EnviLOD Workshop Announcement

How do you discover research relevant to research in environmental science? Do you think that the process could be better?

In the EnviLOD project we have been on exploring the potential  of Linked Open Data vocabularies, in the context of environmental science to improve information discovery. We have developed a new tool,  based upon input from the flooding community, which demonstrates how semantic technologies can enhance environmental information discovery. 

We are organising an EnviLOD dissemination workshop, which will provide an introduction to the EnviLOD project, present the newly developed LOD-based semantic enrichment tools and the associated semantic search interface. 

The afternoon session will have more technical and less technical break-out groups and is thus relevant to anybody with an interest in the discovery, management or use of environmental information. 

  25 January 2013
  11.00 – 15.00

  The British Library Conference Centre
  96 Euston Rd, London NW1 2DB

EnviLOD Workshop Registration Form

#EnviLOD: User Requirements Survey Results Now Published

The British Library and HR Wallingford, as part of our work on #EnviLOD, carried out a user survey, which identified the following potential use cases for vocabularies to be tested in the semantic enrichment and search workpackages:

  1. Returning results for geographically specific queries. Beyond keyword recognition, this use case includes proximity and recognition of geographic entities that are implied, but not stated within the query (for example in a query for flooding in SW England, identifying towns such as Exeter within that region, without it being explicitly articulated in the query).
  2. Answering non-open-ended queries. In this case, the user is asking for a specific piece of information, which might pertain to a budget, specific piece of legislation, flood levels in a particular locality, etc. For example: What is the annual flood defence expenditure in The Netherlands? These are questions that can be definitively answered, and to which semantic search algorithms can likely be easily trained.
  3. Answering open-ended queries. In this case, a user is conducting research with an aim of learning more about a particular topic. In this case, there is no definitive ‘answer’ to the query—the question is answered once the user has established that s/he has sufficient information on the topic. For example: What are some examples of community engagement relating to flood risk management? These questions are likely more difficult for a LOD approach to add value—but nevertheless represent an important type of question asked by survey respondents.

In general, users were found to prefer Google-style keyword searches, or searches in which they could pose a question above other types of searches. The amount of subject specific jargon used in their queries depended on the nature of the question that was asked, as well as the job held by the individual who was asking it. As such, the LOD vocabularies used in this work need to be flexible, enabling generalist queries, while also allowing subject-specific queries, where possible.
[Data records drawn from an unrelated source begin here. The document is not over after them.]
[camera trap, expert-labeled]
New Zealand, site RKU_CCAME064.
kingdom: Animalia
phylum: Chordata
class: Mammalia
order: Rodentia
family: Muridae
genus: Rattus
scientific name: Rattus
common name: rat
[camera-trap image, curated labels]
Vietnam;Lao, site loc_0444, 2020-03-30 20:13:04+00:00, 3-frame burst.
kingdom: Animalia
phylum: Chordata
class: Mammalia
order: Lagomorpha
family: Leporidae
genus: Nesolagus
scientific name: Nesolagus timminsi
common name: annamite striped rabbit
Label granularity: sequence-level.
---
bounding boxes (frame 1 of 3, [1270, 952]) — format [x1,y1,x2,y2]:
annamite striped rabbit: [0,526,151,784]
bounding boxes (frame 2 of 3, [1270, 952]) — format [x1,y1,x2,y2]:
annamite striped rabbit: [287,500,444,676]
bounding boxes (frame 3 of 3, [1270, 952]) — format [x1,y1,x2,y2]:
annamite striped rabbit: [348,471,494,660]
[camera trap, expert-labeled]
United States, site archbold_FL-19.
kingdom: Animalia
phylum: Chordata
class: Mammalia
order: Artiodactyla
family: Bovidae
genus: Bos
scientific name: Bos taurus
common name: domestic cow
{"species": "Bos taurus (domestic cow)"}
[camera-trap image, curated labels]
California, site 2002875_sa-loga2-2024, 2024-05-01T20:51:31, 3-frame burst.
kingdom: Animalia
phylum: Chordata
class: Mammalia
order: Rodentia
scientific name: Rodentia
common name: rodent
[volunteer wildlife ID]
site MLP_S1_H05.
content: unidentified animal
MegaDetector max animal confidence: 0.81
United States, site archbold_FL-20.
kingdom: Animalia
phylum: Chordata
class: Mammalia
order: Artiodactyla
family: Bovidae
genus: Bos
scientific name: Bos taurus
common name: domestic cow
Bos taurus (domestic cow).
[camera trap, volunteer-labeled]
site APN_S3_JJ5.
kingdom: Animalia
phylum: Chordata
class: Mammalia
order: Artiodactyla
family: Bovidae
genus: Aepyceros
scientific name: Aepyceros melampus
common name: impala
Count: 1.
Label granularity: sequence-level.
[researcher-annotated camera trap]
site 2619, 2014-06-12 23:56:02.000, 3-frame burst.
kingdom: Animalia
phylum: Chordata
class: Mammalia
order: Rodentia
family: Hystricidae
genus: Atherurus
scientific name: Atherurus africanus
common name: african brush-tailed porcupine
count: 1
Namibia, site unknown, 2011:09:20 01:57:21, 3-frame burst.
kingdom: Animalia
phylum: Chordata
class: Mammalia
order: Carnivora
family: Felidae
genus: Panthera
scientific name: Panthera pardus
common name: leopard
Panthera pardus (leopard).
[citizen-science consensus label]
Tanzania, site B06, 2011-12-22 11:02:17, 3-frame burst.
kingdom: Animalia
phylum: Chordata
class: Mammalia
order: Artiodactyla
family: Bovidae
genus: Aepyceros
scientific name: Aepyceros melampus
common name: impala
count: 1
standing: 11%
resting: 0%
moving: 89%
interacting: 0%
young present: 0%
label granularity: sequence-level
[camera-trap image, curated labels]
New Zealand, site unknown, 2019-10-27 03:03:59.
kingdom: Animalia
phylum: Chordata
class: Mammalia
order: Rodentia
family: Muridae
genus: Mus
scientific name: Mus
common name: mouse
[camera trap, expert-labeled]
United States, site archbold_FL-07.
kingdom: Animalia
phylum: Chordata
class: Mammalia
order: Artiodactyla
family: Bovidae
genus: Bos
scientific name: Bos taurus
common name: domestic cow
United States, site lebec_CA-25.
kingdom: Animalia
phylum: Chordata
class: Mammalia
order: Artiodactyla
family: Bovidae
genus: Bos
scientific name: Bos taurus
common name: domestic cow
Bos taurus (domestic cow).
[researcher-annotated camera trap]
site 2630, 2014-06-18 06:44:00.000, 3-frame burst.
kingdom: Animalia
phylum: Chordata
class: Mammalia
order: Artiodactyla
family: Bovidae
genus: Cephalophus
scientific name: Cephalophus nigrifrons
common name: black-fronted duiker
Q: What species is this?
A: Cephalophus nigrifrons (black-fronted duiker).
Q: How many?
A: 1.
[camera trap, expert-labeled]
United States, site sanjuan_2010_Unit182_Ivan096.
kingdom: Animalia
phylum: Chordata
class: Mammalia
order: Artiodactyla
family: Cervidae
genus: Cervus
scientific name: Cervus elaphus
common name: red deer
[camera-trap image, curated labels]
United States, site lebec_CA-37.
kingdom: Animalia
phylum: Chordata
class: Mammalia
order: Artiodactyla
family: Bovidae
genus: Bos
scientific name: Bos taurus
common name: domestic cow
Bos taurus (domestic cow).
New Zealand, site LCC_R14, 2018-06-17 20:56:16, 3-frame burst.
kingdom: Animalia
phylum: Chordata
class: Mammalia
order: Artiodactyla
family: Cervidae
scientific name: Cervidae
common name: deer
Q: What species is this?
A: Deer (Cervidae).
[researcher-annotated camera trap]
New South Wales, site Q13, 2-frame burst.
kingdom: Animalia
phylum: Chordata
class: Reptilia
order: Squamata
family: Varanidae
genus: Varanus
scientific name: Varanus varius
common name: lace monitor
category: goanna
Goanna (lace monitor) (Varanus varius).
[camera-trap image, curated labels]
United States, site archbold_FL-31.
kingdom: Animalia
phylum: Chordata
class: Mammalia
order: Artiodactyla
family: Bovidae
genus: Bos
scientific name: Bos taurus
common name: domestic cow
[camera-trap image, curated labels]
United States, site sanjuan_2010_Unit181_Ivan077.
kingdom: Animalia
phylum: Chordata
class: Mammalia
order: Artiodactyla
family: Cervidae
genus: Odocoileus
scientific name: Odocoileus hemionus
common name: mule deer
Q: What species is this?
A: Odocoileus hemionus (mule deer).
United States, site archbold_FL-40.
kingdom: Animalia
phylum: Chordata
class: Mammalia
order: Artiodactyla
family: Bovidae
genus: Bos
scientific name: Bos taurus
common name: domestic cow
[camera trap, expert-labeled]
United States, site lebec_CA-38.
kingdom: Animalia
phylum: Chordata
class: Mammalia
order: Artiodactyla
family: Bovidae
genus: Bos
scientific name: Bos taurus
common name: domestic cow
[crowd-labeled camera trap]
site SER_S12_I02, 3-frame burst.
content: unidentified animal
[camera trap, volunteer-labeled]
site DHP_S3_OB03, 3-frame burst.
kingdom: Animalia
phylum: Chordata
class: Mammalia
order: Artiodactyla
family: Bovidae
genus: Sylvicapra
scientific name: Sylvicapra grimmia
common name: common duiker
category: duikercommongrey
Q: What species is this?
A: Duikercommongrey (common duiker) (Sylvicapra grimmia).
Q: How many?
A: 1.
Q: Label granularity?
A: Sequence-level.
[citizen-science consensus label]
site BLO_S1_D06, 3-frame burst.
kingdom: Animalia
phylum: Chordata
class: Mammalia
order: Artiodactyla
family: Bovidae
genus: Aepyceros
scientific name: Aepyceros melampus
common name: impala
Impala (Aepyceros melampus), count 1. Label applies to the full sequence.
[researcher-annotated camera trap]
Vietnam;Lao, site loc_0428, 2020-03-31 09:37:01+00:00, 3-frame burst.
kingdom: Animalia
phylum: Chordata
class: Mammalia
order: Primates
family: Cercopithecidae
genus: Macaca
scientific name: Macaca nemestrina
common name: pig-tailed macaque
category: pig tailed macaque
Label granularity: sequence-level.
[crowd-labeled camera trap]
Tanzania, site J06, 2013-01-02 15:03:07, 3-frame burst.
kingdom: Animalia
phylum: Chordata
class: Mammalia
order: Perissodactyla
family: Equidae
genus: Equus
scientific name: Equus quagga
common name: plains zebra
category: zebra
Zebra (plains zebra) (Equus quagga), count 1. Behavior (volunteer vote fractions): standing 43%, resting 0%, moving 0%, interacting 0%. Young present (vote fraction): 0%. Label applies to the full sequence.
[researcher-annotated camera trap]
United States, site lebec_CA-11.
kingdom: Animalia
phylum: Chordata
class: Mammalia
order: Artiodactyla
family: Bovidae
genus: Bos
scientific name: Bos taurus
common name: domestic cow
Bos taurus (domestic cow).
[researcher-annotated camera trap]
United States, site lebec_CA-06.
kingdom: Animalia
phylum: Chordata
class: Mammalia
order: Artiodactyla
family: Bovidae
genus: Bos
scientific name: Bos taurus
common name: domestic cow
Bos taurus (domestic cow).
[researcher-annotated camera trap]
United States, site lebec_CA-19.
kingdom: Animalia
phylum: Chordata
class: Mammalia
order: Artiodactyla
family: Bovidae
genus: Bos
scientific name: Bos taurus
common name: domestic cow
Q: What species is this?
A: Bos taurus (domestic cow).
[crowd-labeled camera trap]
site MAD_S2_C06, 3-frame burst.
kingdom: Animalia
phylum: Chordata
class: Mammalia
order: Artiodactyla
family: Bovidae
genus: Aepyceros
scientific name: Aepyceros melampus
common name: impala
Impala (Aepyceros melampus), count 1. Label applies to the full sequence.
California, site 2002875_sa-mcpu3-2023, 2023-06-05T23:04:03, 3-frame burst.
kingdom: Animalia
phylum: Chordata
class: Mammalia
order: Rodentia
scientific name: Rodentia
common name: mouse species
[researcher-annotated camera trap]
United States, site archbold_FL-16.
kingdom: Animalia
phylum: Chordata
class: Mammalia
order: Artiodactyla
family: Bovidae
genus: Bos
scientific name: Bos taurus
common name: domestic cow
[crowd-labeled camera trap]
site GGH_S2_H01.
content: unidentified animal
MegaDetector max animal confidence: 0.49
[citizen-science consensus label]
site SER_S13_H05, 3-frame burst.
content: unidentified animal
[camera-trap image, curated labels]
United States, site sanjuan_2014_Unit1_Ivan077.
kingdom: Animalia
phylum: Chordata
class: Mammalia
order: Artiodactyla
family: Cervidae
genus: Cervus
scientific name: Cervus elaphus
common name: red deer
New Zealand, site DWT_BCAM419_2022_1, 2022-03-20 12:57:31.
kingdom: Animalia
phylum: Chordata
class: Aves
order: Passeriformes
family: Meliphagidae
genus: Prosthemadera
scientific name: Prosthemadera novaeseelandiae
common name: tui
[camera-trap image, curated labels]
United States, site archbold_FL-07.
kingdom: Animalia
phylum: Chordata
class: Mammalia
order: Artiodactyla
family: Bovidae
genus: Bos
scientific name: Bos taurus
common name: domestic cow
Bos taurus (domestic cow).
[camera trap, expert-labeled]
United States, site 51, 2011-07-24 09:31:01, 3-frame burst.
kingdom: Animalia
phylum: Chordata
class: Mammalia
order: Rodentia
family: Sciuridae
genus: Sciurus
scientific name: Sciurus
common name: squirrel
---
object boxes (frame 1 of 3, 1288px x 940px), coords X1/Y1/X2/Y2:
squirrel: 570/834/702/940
For further details, please see this public deliverable.

GATE and EnviLOD at the JISC Research Tools programme meeting

Today I went to Birmingham for the #JISCrestools programme meeting, organised by Christopher Brown and Torsten Reimer.

My presentation was on our latest #EnviLOD research on semantic annotation with Linked Open Data (DBPedia, Geonames, and GEMET) coupled with a demo of the Mimir-based semantic search over environmental science literature.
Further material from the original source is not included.